MBA with PySpark
- https://en.wikipedia.org/wiki/Association_rule_learning
- https://en.wikipedia.org/wiki/Apriori_algorithm
- https://pypi.org/project/apyori/
- https://spark.apache.org/docs/2.2.0/ml-frequent-pattern-mining.html
There are three major components of the Apriori algorithm:
- Support
- Confidence
- Lift
Support refers to the popularity of an item and can be calculated by finding the number of transactions containing a particular item divided by the total number of transactions
Confidence refers to the likelihood that an item B is also bought if item A is bought.
Lift refers to the increase in the ratio of the sale of B when A is sold.
- lift = 1 → There is no association between A and B.
- lift < 1→ A and B are unlikely to be bought together.
- lift > 1 → greater the lift, greater the likelihood of buying both products together.

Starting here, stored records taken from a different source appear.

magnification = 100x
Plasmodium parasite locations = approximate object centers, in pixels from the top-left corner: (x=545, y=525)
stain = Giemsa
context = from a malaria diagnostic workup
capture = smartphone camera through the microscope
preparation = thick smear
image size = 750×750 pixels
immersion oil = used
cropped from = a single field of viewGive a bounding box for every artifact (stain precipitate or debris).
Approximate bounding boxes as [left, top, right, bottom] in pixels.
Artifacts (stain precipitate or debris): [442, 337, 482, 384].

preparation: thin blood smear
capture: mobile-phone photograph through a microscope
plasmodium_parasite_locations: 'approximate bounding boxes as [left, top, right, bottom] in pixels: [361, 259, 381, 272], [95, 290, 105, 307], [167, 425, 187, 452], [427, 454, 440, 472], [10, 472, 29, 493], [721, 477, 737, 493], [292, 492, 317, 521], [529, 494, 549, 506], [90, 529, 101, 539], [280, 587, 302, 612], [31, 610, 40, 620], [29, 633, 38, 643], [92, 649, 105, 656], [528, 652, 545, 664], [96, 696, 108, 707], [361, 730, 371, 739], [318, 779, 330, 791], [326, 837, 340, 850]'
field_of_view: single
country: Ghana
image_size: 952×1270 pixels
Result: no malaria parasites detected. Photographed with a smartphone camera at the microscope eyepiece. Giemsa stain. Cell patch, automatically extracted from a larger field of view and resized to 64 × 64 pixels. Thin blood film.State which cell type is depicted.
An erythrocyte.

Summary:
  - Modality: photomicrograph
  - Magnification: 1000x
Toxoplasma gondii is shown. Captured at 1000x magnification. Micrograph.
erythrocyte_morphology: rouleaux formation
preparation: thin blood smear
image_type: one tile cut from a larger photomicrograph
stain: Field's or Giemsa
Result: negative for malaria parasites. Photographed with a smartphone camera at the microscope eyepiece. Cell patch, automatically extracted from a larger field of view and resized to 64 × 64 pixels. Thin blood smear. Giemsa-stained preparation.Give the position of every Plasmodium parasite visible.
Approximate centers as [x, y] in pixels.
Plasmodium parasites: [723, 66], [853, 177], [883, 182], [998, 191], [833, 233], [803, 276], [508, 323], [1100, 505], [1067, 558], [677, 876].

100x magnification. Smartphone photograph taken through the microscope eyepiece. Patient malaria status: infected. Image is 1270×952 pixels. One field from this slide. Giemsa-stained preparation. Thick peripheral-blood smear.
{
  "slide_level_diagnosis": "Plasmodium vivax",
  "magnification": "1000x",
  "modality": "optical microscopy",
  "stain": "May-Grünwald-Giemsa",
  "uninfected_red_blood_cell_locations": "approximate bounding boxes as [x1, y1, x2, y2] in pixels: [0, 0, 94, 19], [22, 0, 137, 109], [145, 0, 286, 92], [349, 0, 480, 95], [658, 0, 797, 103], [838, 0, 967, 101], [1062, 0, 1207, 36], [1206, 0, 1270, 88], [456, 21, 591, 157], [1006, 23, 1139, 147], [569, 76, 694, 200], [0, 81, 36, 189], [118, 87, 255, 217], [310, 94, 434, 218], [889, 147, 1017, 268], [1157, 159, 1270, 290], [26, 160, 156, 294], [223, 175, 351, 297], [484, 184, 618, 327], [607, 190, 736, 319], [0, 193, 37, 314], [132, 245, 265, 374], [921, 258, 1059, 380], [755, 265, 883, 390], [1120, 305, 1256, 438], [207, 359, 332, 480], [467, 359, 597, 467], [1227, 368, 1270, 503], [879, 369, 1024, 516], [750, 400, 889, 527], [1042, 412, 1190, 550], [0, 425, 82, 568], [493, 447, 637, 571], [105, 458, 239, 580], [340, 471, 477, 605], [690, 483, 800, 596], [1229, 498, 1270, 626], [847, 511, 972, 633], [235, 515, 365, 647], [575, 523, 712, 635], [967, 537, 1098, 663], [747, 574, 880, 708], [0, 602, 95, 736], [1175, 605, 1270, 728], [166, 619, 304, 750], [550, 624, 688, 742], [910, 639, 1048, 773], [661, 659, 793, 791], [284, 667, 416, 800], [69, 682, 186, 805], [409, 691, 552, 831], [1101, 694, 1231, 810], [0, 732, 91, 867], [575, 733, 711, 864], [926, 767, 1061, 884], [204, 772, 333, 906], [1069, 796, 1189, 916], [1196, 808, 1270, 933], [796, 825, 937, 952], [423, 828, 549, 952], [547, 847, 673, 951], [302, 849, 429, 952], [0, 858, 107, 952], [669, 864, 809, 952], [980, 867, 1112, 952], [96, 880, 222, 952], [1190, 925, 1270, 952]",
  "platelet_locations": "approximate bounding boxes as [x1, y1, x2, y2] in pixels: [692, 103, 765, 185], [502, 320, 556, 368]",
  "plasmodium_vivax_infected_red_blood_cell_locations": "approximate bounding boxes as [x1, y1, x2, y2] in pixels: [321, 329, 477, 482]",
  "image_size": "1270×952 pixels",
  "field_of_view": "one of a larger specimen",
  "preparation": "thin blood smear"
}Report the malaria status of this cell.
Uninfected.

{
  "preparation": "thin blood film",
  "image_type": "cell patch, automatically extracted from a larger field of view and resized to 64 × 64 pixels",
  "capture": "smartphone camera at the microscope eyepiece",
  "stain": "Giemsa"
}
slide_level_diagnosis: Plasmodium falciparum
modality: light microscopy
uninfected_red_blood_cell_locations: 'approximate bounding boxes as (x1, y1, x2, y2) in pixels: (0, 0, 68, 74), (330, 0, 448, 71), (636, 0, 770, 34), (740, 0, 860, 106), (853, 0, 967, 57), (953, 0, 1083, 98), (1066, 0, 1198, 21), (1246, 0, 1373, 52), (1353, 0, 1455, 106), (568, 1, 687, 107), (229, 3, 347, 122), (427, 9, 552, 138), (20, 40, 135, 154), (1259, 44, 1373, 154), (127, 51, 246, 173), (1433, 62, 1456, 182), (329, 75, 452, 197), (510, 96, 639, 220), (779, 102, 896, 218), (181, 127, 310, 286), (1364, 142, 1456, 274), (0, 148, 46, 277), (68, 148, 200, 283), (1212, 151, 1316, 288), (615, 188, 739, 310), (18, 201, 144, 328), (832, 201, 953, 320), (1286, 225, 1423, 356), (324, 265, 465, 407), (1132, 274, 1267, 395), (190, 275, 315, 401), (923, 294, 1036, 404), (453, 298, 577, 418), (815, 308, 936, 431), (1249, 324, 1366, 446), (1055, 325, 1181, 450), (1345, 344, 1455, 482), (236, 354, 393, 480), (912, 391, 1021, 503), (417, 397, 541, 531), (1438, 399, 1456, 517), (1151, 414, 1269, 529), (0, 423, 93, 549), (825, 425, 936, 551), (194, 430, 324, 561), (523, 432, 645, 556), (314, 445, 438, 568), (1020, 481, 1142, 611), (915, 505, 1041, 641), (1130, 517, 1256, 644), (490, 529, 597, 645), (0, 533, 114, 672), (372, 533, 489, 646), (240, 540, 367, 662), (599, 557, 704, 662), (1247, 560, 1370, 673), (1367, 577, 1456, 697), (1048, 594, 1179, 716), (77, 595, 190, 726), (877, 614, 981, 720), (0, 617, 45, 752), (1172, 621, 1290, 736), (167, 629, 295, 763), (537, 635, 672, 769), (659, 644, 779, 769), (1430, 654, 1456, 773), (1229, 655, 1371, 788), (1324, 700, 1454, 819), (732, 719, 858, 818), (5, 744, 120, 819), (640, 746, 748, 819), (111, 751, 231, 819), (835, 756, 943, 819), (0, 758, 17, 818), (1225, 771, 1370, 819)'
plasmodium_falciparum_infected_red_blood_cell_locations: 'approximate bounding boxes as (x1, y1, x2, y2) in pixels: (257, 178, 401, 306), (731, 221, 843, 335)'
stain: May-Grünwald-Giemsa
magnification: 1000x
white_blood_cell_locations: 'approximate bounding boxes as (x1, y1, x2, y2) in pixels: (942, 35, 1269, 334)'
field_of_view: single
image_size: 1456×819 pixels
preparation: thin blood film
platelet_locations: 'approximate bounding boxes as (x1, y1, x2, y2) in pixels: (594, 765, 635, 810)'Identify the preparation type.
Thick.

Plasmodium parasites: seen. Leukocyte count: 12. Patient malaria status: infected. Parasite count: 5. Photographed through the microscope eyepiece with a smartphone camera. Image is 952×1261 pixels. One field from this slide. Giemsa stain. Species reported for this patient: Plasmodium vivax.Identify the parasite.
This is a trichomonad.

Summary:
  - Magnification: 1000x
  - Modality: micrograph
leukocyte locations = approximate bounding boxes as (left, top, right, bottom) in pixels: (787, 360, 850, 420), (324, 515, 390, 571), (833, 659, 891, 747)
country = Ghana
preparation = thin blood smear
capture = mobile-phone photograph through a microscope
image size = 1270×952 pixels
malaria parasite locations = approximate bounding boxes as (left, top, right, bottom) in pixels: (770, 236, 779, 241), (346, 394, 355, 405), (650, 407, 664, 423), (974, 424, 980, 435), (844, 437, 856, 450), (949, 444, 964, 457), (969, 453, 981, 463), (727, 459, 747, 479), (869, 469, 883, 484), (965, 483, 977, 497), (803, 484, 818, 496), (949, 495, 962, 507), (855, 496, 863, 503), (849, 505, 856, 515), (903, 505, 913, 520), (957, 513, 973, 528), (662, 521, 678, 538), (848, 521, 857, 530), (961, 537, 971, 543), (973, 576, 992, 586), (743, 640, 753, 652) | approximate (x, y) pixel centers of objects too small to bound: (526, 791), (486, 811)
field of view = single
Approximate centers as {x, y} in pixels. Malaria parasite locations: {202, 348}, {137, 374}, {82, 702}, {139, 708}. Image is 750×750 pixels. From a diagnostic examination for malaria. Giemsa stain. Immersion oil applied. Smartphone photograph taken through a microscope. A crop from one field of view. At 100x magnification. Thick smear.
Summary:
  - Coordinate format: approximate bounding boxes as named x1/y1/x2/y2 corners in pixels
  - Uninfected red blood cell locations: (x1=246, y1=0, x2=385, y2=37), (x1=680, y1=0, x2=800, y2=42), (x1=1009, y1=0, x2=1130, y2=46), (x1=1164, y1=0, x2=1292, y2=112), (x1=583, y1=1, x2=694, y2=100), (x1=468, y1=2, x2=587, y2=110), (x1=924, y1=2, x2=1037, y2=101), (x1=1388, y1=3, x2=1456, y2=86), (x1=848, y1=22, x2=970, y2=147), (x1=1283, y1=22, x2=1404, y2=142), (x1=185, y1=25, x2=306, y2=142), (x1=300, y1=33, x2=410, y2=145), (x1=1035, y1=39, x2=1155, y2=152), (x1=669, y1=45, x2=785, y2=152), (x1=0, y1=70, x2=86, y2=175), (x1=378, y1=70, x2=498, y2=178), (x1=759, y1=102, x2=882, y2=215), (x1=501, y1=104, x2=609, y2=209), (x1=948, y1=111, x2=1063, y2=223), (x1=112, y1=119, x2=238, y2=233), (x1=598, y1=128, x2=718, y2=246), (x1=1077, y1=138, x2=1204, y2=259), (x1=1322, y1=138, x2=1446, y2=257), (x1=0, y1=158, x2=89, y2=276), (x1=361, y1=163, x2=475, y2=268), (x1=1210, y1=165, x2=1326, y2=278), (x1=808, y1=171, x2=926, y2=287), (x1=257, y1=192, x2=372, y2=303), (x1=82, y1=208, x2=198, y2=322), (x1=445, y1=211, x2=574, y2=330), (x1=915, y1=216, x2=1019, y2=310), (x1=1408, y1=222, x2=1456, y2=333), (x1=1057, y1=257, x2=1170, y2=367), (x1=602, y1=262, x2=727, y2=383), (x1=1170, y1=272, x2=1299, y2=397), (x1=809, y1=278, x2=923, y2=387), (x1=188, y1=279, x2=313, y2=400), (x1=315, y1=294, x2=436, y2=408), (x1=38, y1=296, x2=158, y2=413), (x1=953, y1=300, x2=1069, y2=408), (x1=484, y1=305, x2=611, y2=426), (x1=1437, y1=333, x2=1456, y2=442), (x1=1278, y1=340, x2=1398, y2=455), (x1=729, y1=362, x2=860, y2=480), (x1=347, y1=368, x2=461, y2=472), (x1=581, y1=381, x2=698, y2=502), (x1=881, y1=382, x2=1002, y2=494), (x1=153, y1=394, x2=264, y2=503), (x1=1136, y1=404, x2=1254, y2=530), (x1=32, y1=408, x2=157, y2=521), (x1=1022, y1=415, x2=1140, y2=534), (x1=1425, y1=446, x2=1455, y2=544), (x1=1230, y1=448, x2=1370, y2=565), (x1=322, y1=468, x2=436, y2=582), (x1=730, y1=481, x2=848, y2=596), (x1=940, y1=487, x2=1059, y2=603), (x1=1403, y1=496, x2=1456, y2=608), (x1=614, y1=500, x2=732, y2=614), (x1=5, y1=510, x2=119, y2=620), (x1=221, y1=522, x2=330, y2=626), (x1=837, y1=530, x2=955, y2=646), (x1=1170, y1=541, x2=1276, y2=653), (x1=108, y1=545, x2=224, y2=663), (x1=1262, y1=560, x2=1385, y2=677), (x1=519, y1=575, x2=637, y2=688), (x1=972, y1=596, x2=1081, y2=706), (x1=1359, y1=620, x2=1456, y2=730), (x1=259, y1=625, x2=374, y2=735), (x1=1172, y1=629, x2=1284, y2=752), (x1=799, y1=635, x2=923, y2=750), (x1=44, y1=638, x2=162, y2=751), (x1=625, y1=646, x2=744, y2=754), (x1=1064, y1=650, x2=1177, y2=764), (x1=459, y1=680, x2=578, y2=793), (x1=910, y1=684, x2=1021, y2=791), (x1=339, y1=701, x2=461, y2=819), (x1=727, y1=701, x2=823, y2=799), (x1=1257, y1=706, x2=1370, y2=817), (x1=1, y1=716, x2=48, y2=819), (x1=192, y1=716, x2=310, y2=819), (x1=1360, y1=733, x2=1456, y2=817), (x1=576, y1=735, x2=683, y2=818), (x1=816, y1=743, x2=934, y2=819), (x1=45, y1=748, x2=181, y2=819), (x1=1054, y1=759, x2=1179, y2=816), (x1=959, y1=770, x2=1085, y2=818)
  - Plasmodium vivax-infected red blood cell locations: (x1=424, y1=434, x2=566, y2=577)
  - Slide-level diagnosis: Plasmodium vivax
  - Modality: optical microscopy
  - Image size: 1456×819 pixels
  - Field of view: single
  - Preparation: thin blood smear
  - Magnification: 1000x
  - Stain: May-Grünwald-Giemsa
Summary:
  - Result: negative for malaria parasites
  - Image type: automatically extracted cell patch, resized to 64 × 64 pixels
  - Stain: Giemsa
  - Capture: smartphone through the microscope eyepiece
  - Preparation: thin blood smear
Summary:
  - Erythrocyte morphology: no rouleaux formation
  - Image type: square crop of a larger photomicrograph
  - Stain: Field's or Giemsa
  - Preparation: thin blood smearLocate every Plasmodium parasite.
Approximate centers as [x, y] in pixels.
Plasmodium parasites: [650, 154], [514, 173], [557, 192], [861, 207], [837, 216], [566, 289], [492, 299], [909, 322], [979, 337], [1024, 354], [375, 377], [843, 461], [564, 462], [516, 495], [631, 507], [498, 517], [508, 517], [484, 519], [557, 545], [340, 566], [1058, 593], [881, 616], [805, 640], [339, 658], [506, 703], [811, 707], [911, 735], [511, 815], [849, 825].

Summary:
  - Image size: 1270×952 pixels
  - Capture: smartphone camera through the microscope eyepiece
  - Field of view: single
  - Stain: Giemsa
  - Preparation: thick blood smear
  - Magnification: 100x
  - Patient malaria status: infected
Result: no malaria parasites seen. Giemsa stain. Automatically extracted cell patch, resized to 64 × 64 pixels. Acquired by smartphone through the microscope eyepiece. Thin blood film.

The Apriori algorithm tries to extract rules for each possible combination of items.
For larger dataset, this computation can make the process extremely slow.
To speed up the process, we need to perform the following steps:
- Set a minimum value for support and confidence. This means that we are only interested in finding rules for the items that have certain default existence (e.g. support) and have a minimum value for co-occurrence with other items (e.g. confidence).
- Extract all the subsets having a higher value of support than a minimum threshold.
- Select all the rules from the subsets with confidence value higher than the minimum threshold.
- Order the rules by descending order of Lift.